===== EXERCISE MATERIALS
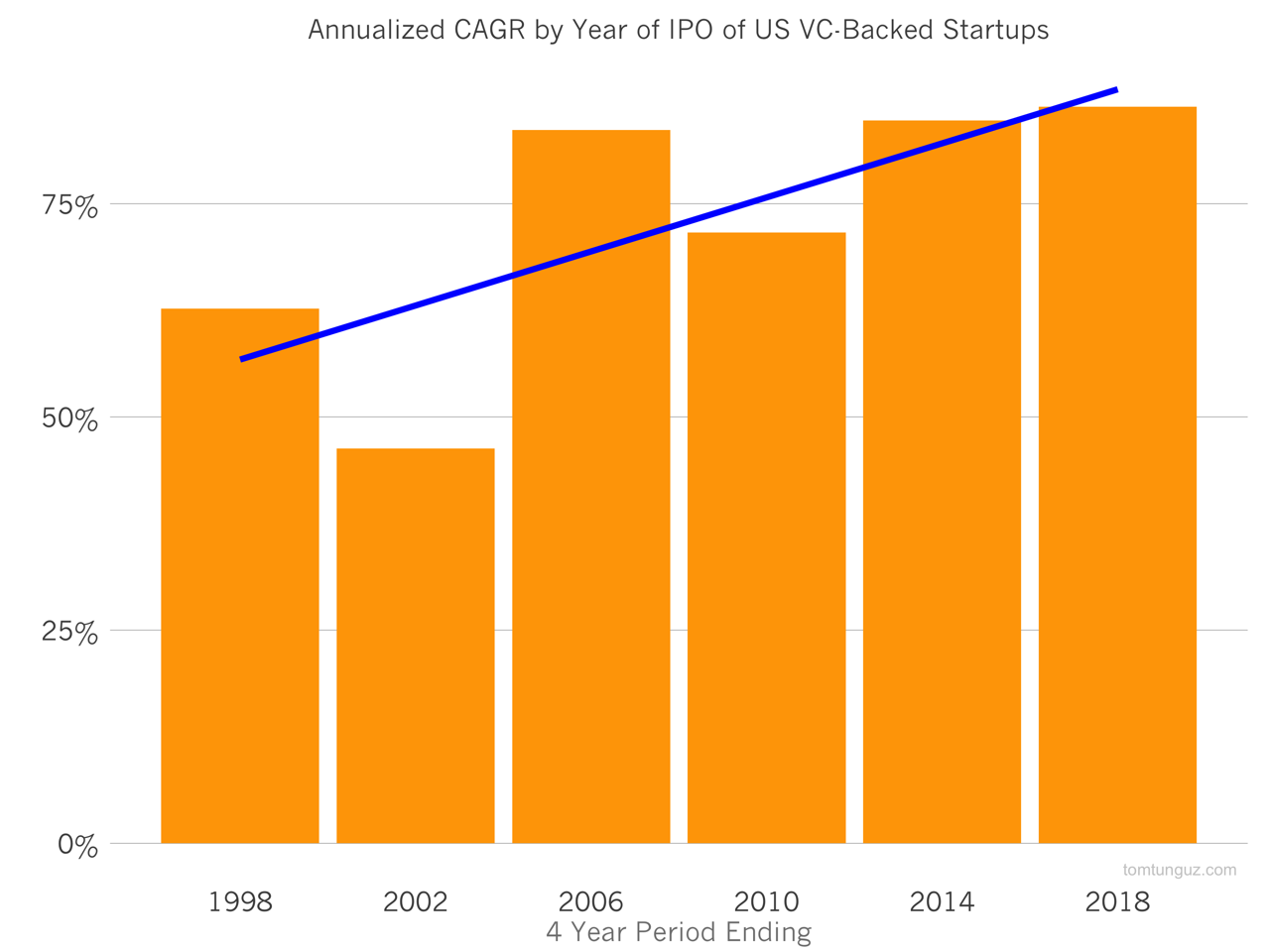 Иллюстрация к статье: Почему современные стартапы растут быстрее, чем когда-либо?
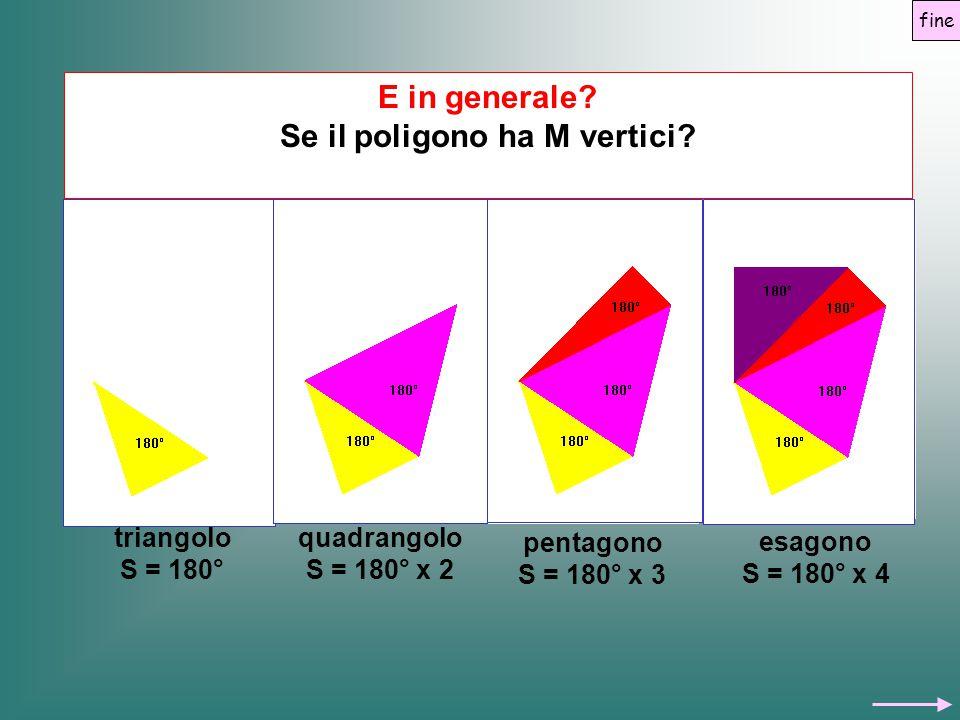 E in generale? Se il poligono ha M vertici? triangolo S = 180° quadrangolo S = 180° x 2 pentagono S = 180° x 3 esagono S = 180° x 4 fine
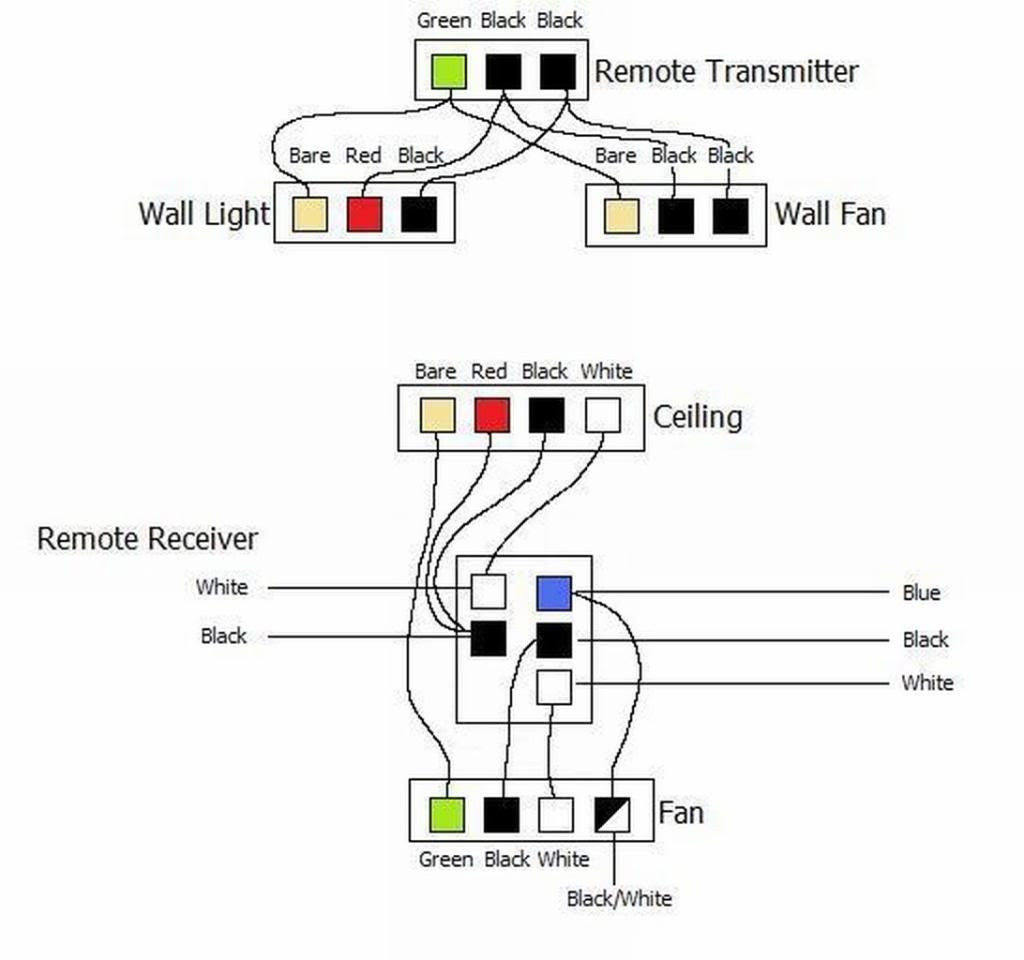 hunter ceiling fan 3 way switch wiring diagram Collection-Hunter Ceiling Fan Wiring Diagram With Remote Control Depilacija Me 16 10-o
==========
===== EXERCISE MATERIALS
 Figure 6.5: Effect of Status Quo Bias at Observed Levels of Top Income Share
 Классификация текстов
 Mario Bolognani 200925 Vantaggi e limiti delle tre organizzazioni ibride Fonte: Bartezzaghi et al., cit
==========
Considering only the material above, set down every line from the one with "Figure 6.5: Effect" to the one with "Mario Bolognani 200925", inclusive, exactly as written.

> WRITTEN RESPONSE:
 Figure 6.5: Effect of Status Quo Bias at Observed Levels of Top Income Share
 Классификация текстов
 Mario Bolognani 200925 Vantaggi e limiti delle tre organizzazioni ibride Fonte: Bartezzaghi et al., cit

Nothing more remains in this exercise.